• **Soal Latihan**:
a: Menurut teks tentang kisah hijrah Nabi Ibrahim, ke mana Nabi Ibrahim membawa Siti Hajar dan Ismail?
b: Tuliskan kembali secara persis bagian teks tentang kisah hijrah Nabi Ibrahim, mulai dari kata "Saat Nabi Ibrahim" sampai dengan kata "hatinya menjadi luluh.".

━━ Teks yang Ditampilkan

Ada banyak cerita tentang hijrah
yang dilakukan oleh para Nabi dan Rosul. Salah satu kisah yang selalu kita
ingat selain kisah Nabi Muhammad SAW yang hijrah dari Mekkah ke Madinah adalah
kisah Nabi Ibrahim yang membawa istrinya Siti Hajar beserta anaknya Ismail ke
gurun pasir kosong yang belum ada penduduknya, tanpa meninggalkan apa-apa dan
itu dilakukan oleh Nabi Ibrahim semata-mata karena perintah Allah SWT.
Kalo kita membaca kembali kisah Nabi
Ibrahim tersebut, pastinya kita sebagai orang beriman dan bertaqwa kepada Allah
akan berkaca-kaca menahan tangis. Kita sebagai manusia biasa mungkin tidak akan
tega melihat dan meninggalkan anak dan istri kita di gurun pasir tanpa penghuni
dan tanpa makanan serta tanpa air. Keimanan dan ketaqwaan lah yang menyebabkan
Nabi Ibrahim dan Siti Hajar menerima dengan ikhlas perintah dari Allah SWT.
Saat Nabi Ibrahim meninggalkan Siti
Hajar dan Ismail tanpa mengucapkan sepatah katapun yang kemudian Siti Hajar
berteriak dan bertanya “Ya Ibrahim,
kepada siapa kau meninggalkan kami? Tidak ada seorang pun disini”, namun Nabi
Ibrahim. tidak menjawab pertanyaan Siti Hajar, karena jika menjawab, maka akan
terjadi percakapan, dan Nabi Ibrahim takut hatinya menjadi luluh.

━━━━
━━ Data yang Diberikan

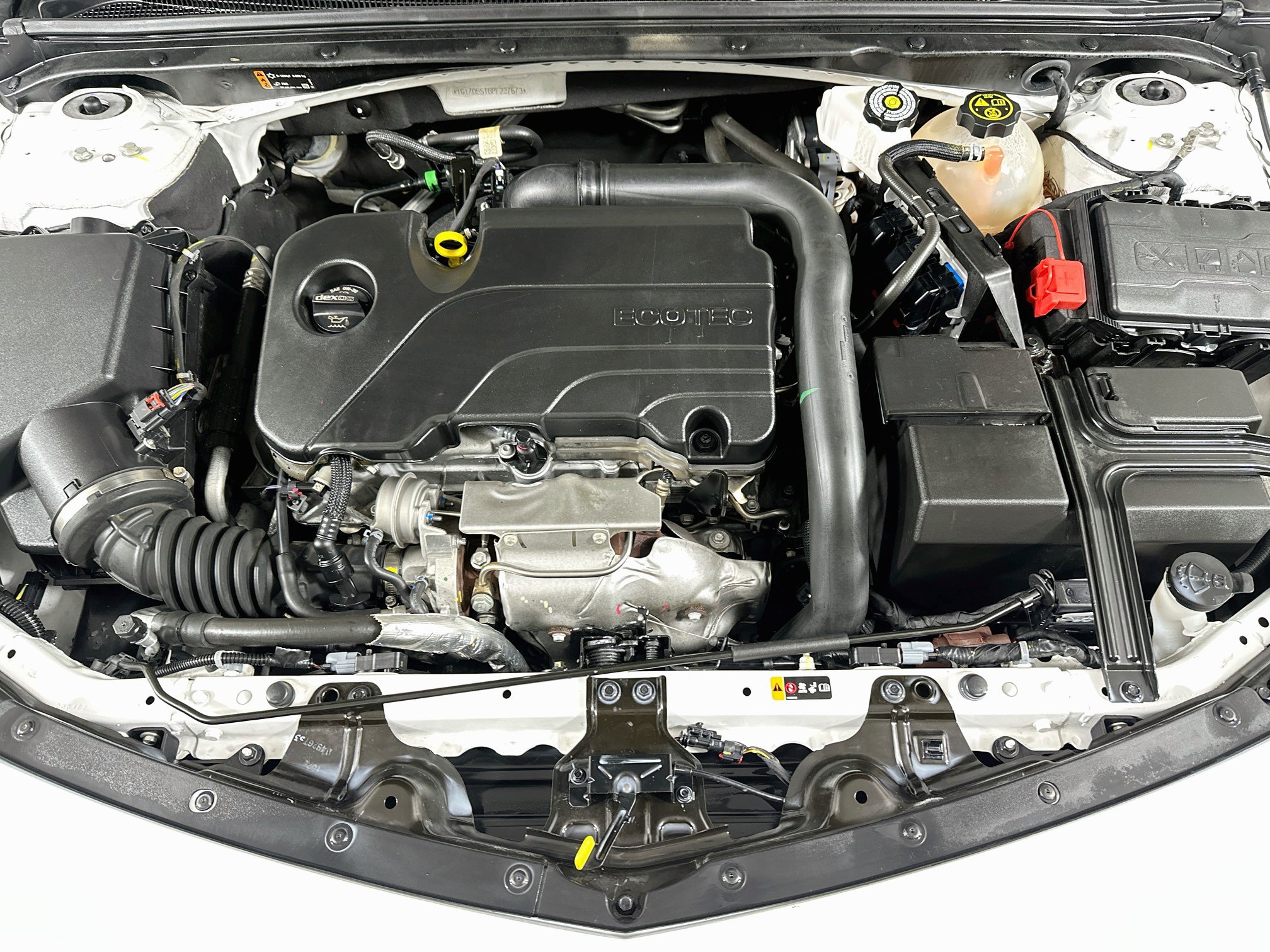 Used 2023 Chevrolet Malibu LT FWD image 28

━━━━
━━ Data yang Diberikan

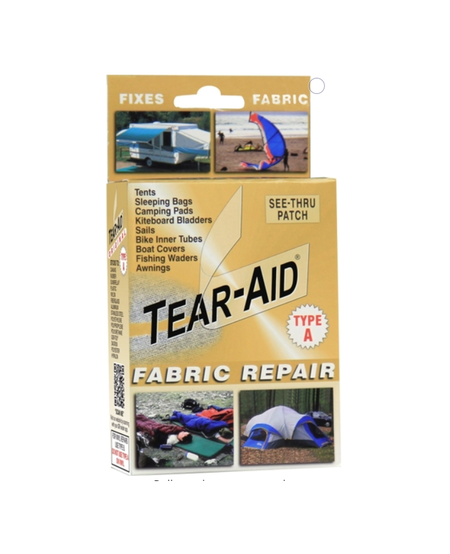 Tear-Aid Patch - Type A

━━━━

• **Daftar Jawaban**:
a: Ke gurun pasir kosong yang belum ada penduduknya.

b:
Saat Nabi Ibrahim meninggalkan Siti
Hajar dan Ismail tanpa mengucapkan sepatah katapun yang kemudian Siti Hajar
berteriak dan bertanya “Ya Ibrahim,
kepada siapa kau meninggalkan kami? Tidak ada seorang pun disini”, namun Nabi
Ibrahim. tidak menjawab pertanyaan Siti Hajar, karena jika menjawab, maka akan
terjadi percakapan, dan Nabi Ibrahim takut hatinya menjadi luluh.